WHAT IS NEEDED:
Beginning at the line that contains "Chanel Cashmere Button-Up Cardigan", reproduce the entries below exactly, ending with the line that contains "Светодиодная гирлянда Шторка 320 LED, 3х2 м". Omit each picture.

RECORD EXTRACTS:

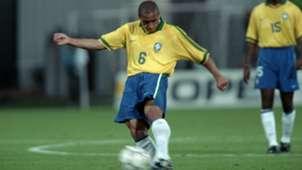 Roberto Carlos Brasil Seleção 1997 10 04 2017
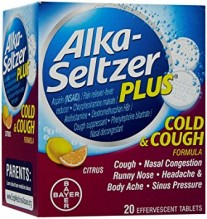 ALKA PLUS COLD & COUGH 20 CT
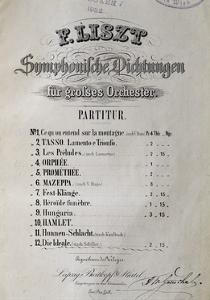 Title Page of Score for Symphony Ideal for Large Orchestra by Franz Liszt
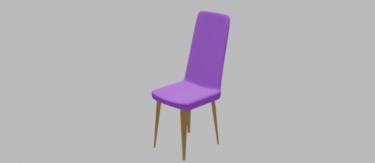 ダイニングチェア紫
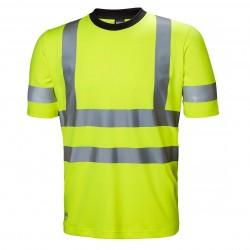 Šviesą atspindintys marškinėliai HELLY HANSEN Addvis, geltoni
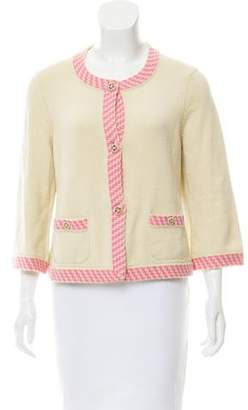 Chanel Cashmere Button-Up Cardigan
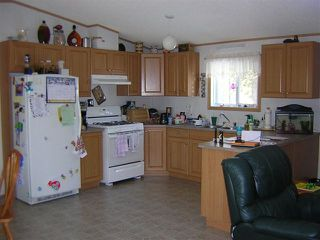 Photo 6: 18112A TWP 532A in Edson: Edson Rural Manufactured for sale : MLS®# 16506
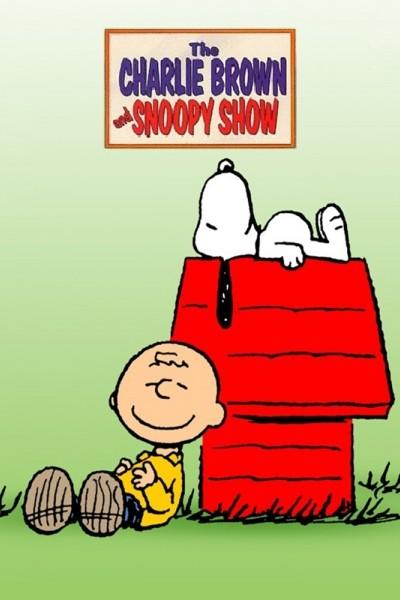 Caratula, cartel, poster o portada de El show de Charlie Brown y Snoopy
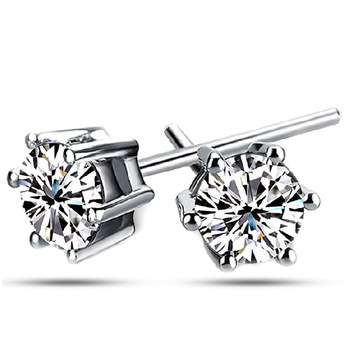 Top Quality ZYE035 Clear Stud Earring 18K White Gold Plated Stud Earrings Jewelry   Austrian Crystal  Wholesale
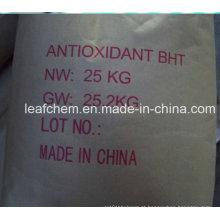 Hidroxitolueno butilado (BHT) 128-37-0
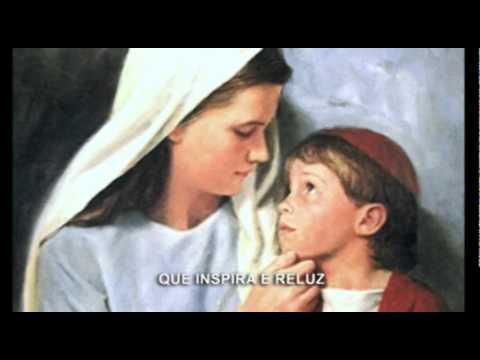 AVE MARIA ESPÍRITA Ery Lopes & João Lucius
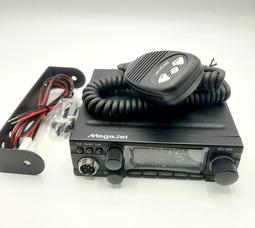 автомобильная радиостанция Megajet MJ600 - фото 2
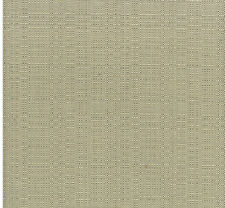 Sunbrella Outdoor Marine Upholstery Fabric Linen Champagne 8300 1184120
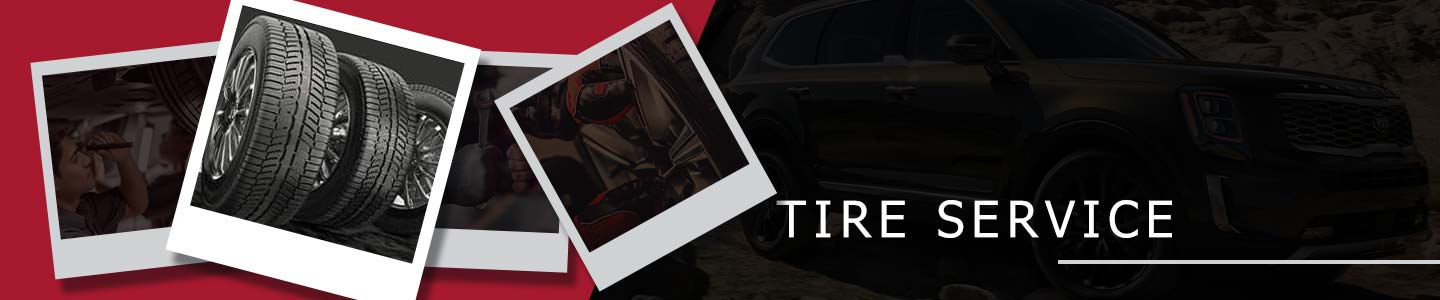 Tire Service & New Replacement Tires in Anniston, AL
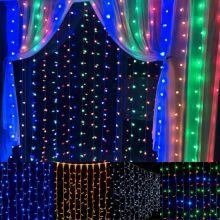 Светодиодная гирлянда Шторка 320 LED, 3х2 м
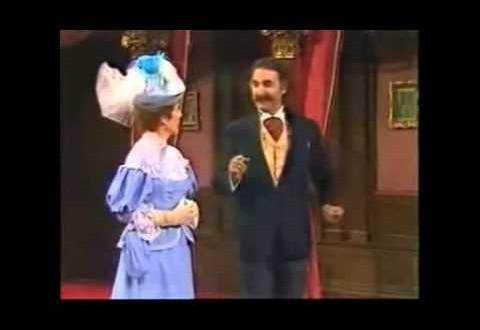 """La mosca en la oreja""  (1984)"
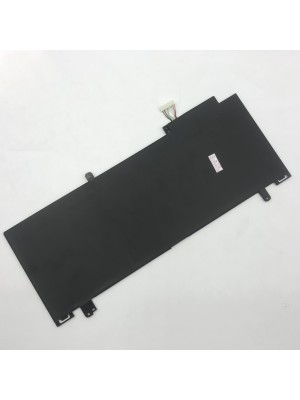 Hp TG03XL HSTNN-IB5F HSTNN-DB5F HSTNN-IB5F laptop battery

REPLY:
 Chanel Cashmere Button-Up Cardigan
 Photo 6: 18112A TWP 532A in Edson: Edson Rural Manufactured for sale : MLS®# 16506
 Caratula, cartel, poster o portada de El show de Charlie Brown y Snoopy
 Top Quality ZYE035 Clear Stud Earring 18K White Gold Plated Stud Earrings Jewelry   Austrian Crystal  Wholesale
 Hidroxitolueno butilado (BHT) 128-37-0
 AVE MARIA ESPÍRITA Ery Lopes & João Lucius
 автомобильная радиостанция Megajet MJ600 - фото 2
 Sunbrella Outdoor Marine Upholstery Fabric Linen Champagne 8300 1184120
 Tire Service & New Replacement Tires in Anniston, AL
 Светодиодная гирлянда Шторка 320 LED, 3х2 м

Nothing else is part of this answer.